Training and Sampling

Getting started with training and sampling

In this guide, we'll step you through using the Tinker Python library to do the basic operations needed for training and sampling. View the complete Python script →

Creating the training client

The main object we'll be using is the TrainingClient, which corresponds to a fine-tuned model that we can train and sample from.

First, set your Tinker API key environment variable. In the terminal where you'll run Python, or in your .bashrc, put export TINKER_API_KEY=<your key>.

Then, create a ServiceInterface. This lets you find out what base models are available to be fine-tuned.

import tinker
service_client = tinker.ServiceClient()
print("Available models:")
for item in service_client.get_server_capabilities().supported_models:
    print("- " + item.model_name)

You'll see a list of model names:

- meta-llama/Llama-3.1-70B
- meta-llama/Llama-3.1-8B
...
- Qwen/Qwen3-235B-A22B-Instruct-2507
- Qwen/Qwen3-30B-A3B-Base

We currently support models from the Qwen3 and Llama3 series.

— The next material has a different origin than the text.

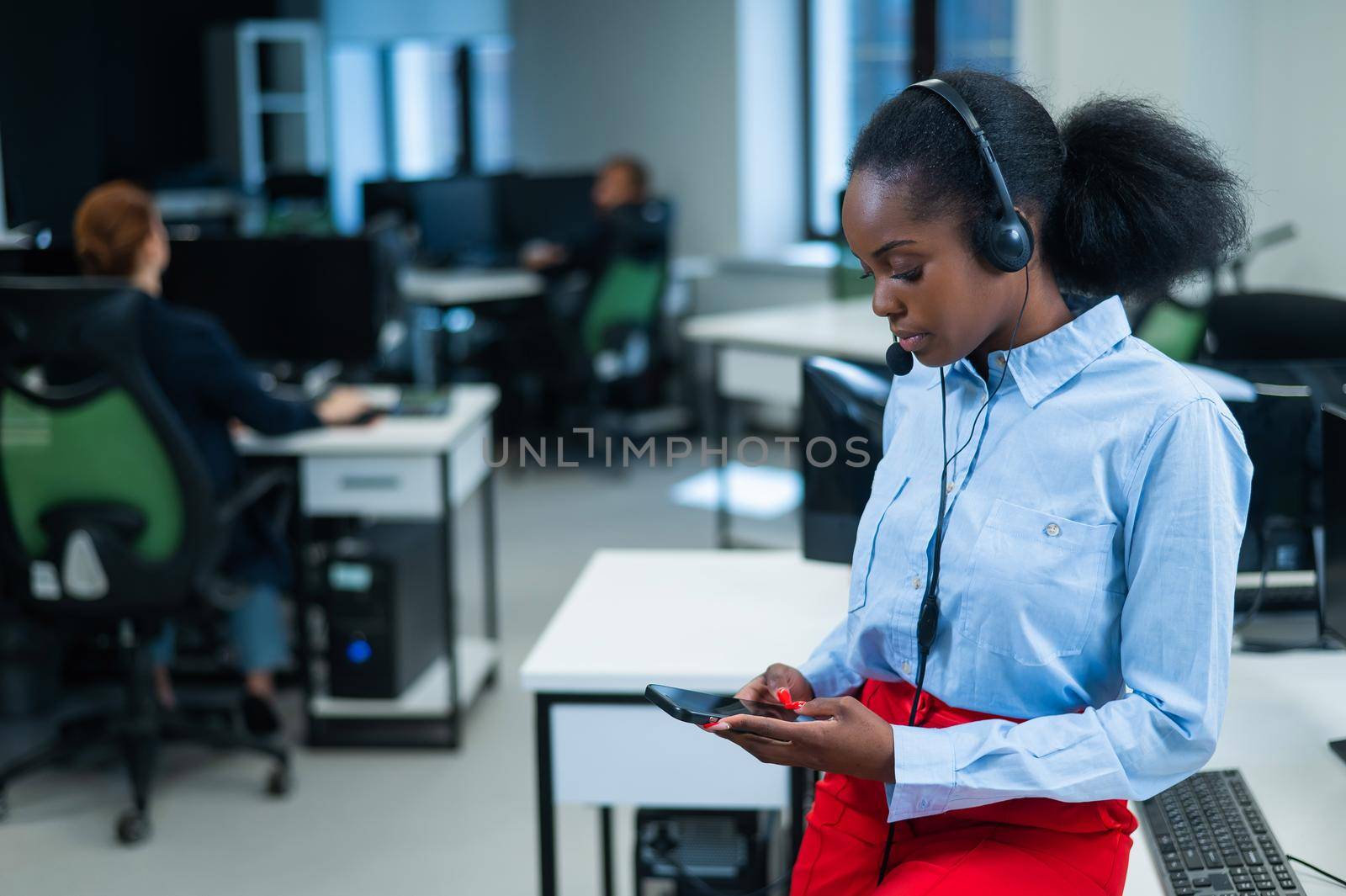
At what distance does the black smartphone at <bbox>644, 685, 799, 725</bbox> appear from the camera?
1236mm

We're going to use Qwen3-30B-A3B-Base (a raw pre-trained model) for these examples. See Available Models in Tinker for the full list.

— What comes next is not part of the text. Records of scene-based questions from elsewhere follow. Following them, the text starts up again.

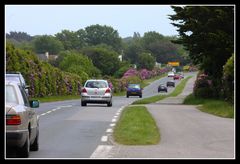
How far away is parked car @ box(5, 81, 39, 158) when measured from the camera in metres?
11.6

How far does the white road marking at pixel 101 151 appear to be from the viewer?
1262 centimetres

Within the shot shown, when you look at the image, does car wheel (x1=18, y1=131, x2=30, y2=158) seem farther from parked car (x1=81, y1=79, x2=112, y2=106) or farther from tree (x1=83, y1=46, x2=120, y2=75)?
tree (x1=83, y1=46, x2=120, y2=75)

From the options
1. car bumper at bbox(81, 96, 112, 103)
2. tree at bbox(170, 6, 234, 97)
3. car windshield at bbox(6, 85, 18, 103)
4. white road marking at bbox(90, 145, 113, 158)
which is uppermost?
tree at bbox(170, 6, 234, 97)

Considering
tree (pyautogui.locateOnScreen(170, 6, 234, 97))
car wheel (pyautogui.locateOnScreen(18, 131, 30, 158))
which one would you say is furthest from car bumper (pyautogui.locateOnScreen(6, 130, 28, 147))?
tree (pyautogui.locateOnScreen(170, 6, 234, 97))

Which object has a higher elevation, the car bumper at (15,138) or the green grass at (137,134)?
the car bumper at (15,138)

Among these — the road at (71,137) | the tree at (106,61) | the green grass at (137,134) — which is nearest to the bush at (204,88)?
the road at (71,137)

Now we can create the TrainingClient:

base_model = "Qwen/Qwen3-30B-A3B-Base"
training_client = service_client.create_lora_training_client(
    base_model=base_model
)

Note that we've specified a base model, which is the model we'll initialize from. In this case, it's a raw pre-trained model, but most of the "base models" in Tinker are fine-tuned for chat/instruction-following. You should check the details of the model you're using in their system cards.

Preparing the training data

Now we can do training updates on the model. This quickstart example won't show best practices for LLM fine-tuning; it's just an API demo. Check out Rendering, Supervised Fine-tuning and the other Cookbook examples for guidance on how to use Tinker in real applications.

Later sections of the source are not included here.